• **PASSAGE PROVIDED**:
%%

Faced with the financial crisis and the risk of Greek default, the ECB and national central banks (NCBs) of the Member States in the euro area (the Eurosystem), on the one hand, and Greece, on the other, concluded an agreement on 15 February 2012 for the exchange of the Greek debt instruments held by the ECB and NCBs for new securities whose nominal value, interest rate and interest payment and repayment dates were identical to the original securities, but which bore different serial numbers and dates.
At the same time, the Greek authorities and the private sector agreed on a voluntary exchange and a
‘haircut’ of 53.5% of the securities held by the private creditors (Private Sector Involvement (PSI)). The Eurogroup relied on a strong participation of private creditors in that voluntary exchange of securities.
2 By a law of 23 February 2012,
3 Greece made the exchange of all such securities, including those held by creditors refusing the voluntary exchange offer, thanks to the application of a
‘Collective Action Clause’ (CAC). The private holders then saw the nominal value of the securities exchanged fall by 53.5% compared with the nominal value of the original securities.
In addition, by decision of 5 March 2012,
4 the ECB decided to make the use, as collateral for Eurosystem credit operations, of Greek debt instruments which did not fulfil the Eurosystem’s minimum requirements for credit quality thresholds conditional on the provision by Greece to national central banks of a collateral enhancement in the form of a buy-back scheme.
More than 200 private holders of Greek securities (mainly Italian nationals) asked the General Court to order the ECB to make good the damage caused to them amounting to € 12 million by, in particular, the exchange agreement of 15 February 2012 and the decision of 5 March 2012.
5 They criticise the ECB for having infringed the legitimate expectations of the private holders, the principle of legal certainty and the principle of equal treatment of private creditors.
According to the applicants, the ECB committed several unlawful acts capable of giving rise to liability of the EU. By its press releases and the public statements of its successive Presidents (Mr Trichet and Mr Draghi), the ECB opposed, on several occasions, a restructuring of the Greek public debt and a Greek selective default. Furthermore, the exchange agreement of 15 February 2012 enabled the ECB and NCBs to avoid the PSI and, therefore, the
‘haircut’ imposed pursuant to the CACs. Similarly, the decision of 5 March 2012 granted a buy-back scheme for Greek securities only to NCBs, even though those securities did not satisfy the credit quality conditions. The applicants submit that, under the pretext of its monetary policy task, the ECB therefore reserved for itself
‘preferential’ creditor status to the detriment of the private sector. Consequently, without the preferential creditor status of the ECB and of NCBs and without the buy-back scheme granted only to NCBs, the private creditors would have never seen the value of their securities fall and depreciate to such an extent.

%%

• **ITEMS**:
%%

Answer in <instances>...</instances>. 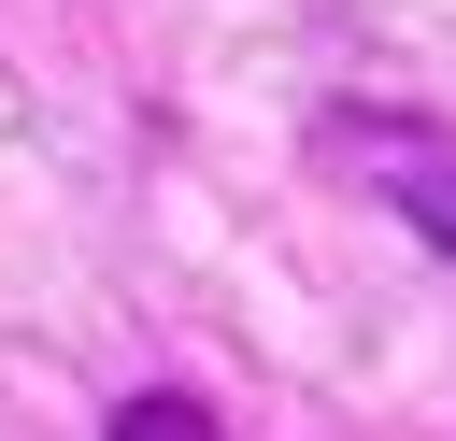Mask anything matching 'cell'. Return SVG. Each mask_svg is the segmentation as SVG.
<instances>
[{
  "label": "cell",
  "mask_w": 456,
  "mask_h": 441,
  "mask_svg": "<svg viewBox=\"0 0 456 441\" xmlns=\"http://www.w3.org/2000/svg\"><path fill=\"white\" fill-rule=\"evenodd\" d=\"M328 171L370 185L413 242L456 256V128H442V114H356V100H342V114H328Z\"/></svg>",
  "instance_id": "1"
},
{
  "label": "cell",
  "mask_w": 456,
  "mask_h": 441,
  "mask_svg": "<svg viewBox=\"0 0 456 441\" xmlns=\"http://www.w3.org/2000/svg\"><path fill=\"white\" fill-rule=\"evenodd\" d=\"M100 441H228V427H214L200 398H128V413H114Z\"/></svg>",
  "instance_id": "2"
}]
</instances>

%%
%%

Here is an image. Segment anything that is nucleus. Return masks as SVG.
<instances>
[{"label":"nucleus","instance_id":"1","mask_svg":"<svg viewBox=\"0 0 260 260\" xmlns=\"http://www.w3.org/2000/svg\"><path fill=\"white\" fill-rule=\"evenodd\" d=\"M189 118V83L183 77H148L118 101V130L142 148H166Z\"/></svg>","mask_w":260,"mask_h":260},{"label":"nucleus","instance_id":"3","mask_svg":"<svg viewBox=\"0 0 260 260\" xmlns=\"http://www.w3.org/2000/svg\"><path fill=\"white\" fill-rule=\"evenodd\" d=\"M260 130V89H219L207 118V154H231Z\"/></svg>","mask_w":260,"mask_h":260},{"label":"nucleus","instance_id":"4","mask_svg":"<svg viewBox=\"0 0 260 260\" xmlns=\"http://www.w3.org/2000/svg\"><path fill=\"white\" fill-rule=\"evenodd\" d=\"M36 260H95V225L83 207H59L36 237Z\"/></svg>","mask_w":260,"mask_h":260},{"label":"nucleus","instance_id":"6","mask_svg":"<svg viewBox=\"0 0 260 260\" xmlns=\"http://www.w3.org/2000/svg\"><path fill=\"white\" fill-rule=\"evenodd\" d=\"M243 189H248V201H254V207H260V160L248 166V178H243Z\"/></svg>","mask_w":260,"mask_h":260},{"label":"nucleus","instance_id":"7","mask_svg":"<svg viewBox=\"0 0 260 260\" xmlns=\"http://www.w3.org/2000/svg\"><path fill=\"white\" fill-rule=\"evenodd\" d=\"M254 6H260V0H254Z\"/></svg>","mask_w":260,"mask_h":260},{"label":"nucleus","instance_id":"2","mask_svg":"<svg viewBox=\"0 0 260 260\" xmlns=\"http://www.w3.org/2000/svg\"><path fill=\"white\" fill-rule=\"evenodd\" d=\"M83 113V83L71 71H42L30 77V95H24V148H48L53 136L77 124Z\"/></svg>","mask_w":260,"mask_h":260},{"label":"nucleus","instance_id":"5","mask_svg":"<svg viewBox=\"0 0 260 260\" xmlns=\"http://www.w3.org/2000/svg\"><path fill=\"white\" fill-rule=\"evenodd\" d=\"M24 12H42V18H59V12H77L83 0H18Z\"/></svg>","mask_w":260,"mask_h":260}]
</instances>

%%

• **STATED EXERCISE 1**: From the passage on the Greek debt exchange, reproduce verbatim everything from "At the same" down to "the original securities.".
• **STATED EXERCISE 2**:
Using the passage on the Greek debt exchange, decide whether each statement agrees with it. Answer yes or no and quote the words that settle it.
(a) The haircut applied to securities held by private creditors was 53.5%.
(b) The private holders sought €20 million in damages from the ECB.
(c) The new securities issued to the ECB and NCBs carried a different interest rate from the original securities.
• **STATED EXERCISE 3**:
Answer these questions from the passage on the Greek debt exchange.
(a) On what date did the Eurosystem and Greece conclude the exchange agreement?
(b) Which two ECB Presidents are named?
(c) What were most of the private holders who went to the General Court, by nationality?

• **FULL SOLUTION 1**:
At the same time, the Greek authorities and the private sector agreed on a voluntary exchange and a
‘haircut’ of 53.5% of the securities held by the private creditors (Private Sector Involvement (PSI)). The Eurogroup relied on a strong participation of private creditors in that voluntary exchange of securities.
2 By a law of 23 February 2012,
3 Greece made the exchange of all such securities, including those held by creditors refusing the voluntary exchange offer, thanks to the application of a
‘Collective Action Clause’ (CAC). The private holders then saw the nominal value of the securities exchanged fall by 53.5% compared with the nominal value of the original securities.

• **FULL SOLUTION 2**:
(a) Yes: "‘haircut’ of 53.5% of the securities held by the private creditors"
(b) No: "amounting to € 12 million"
(c) No: "whose nominal value, interest rate and interest payment and repayment dates were identical to the original securities"

• **FULL SOLUTION 3**:
(a) 15 February 2012
(b) Mr Trichet and Mr Draghi
(c) Italian nationals